[Scene-based spatial questions]

┄┄┄┄┄┄┄┄┄┄

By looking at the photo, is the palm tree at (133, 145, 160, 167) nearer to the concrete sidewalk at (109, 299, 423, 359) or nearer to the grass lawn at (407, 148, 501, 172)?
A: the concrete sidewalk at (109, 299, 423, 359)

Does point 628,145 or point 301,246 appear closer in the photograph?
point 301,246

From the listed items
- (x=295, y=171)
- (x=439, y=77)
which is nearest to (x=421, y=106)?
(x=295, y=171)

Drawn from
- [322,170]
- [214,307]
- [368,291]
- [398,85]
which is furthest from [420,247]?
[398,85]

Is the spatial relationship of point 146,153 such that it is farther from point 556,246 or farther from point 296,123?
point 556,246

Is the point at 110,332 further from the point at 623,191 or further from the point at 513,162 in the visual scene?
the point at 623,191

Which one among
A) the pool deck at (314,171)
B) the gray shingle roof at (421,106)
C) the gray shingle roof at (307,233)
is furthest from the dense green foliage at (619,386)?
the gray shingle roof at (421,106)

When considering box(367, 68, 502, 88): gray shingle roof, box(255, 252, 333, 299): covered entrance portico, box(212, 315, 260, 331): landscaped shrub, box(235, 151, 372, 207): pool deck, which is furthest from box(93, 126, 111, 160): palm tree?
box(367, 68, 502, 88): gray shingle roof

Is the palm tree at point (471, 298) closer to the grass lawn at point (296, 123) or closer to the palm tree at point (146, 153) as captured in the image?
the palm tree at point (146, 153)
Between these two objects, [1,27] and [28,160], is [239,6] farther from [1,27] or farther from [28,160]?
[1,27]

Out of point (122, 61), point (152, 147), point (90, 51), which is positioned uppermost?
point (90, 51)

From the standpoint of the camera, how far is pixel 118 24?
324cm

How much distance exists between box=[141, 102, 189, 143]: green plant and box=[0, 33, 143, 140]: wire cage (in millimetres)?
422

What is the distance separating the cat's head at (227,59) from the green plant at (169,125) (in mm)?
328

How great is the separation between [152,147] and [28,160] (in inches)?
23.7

┄┄┄┄┄┄┄┄┄┄

What is required — Write out all the records above again, substituting "green lawn" for "grass lawn" and leaving everything else unchanged.

Result —
By looking at the photo, is the palm tree at (133, 145, 160, 167) nearer to the concrete sidewalk at (109, 299, 423, 359) or nearer to the green lawn at (407, 148, 501, 172)?
A: the concrete sidewalk at (109, 299, 423, 359)

Does point 628,145 or point 301,246 appear closer in the photograph?
point 301,246

From the listed items
- (x=295, y=171)
- (x=439, y=77)
which is nearest to (x=421, y=106)?
(x=295, y=171)

Drawn from
- [322,170]
- [214,307]
- [368,291]
- [398,85]
which is furthest from [420,247]?
[398,85]

Is the spatial relationship of point 146,153 such that it is farther from point 556,246 or farther from point 296,123?
point 556,246

Is the point at 110,332 further from the point at 623,191 or further from the point at 513,162 in the visual scene?
the point at 623,191

Which one among
A) the pool deck at (314,171)
B) the gray shingle roof at (421,106)
C) the gray shingle roof at (307,233)
is furthest from the dense green foliage at (619,386)?
the gray shingle roof at (421,106)

When considering box(367, 68, 502, 88): gray shingle roof, box(255, 252, 333, 299): covered entrance portico, box(212, 315, 260, 331): landscaped shrub, box(235, 151, 372, 207): pool deck, which is furthest from box(93, 126, 111, 160): palm tree?
box(367, 68, 502, 88): gray shingle roof

Is the palm tree at point (471, 298) closer to the green lawn at point (296, 123) or closer to the palm tree at point (146, 153) as captured in the image?
the palm tree at point (146, 153)
Between these two objects, [1,27] and [28,160], is [239,6] farther from [1,27] or farther from [28,160]?
[1,27]

Out of point (122, 61), point (152, 147), point (90, 51), which is positioned uppermost?
point (90, 51)

From the standpoint of the camera, how far is pixel 118 24?
324cm

How much distance exists between box=[141, 102, 189, 143]: green plant and box=[0, 33, 143, 140]: wire cage (in millimetres)?
422

What is the distance separating the cat's head at (227,59) from the green plant at (169,125) (in mm)?
328

How great is the separation between [152,147] and [28,160] (in inches)?
23.7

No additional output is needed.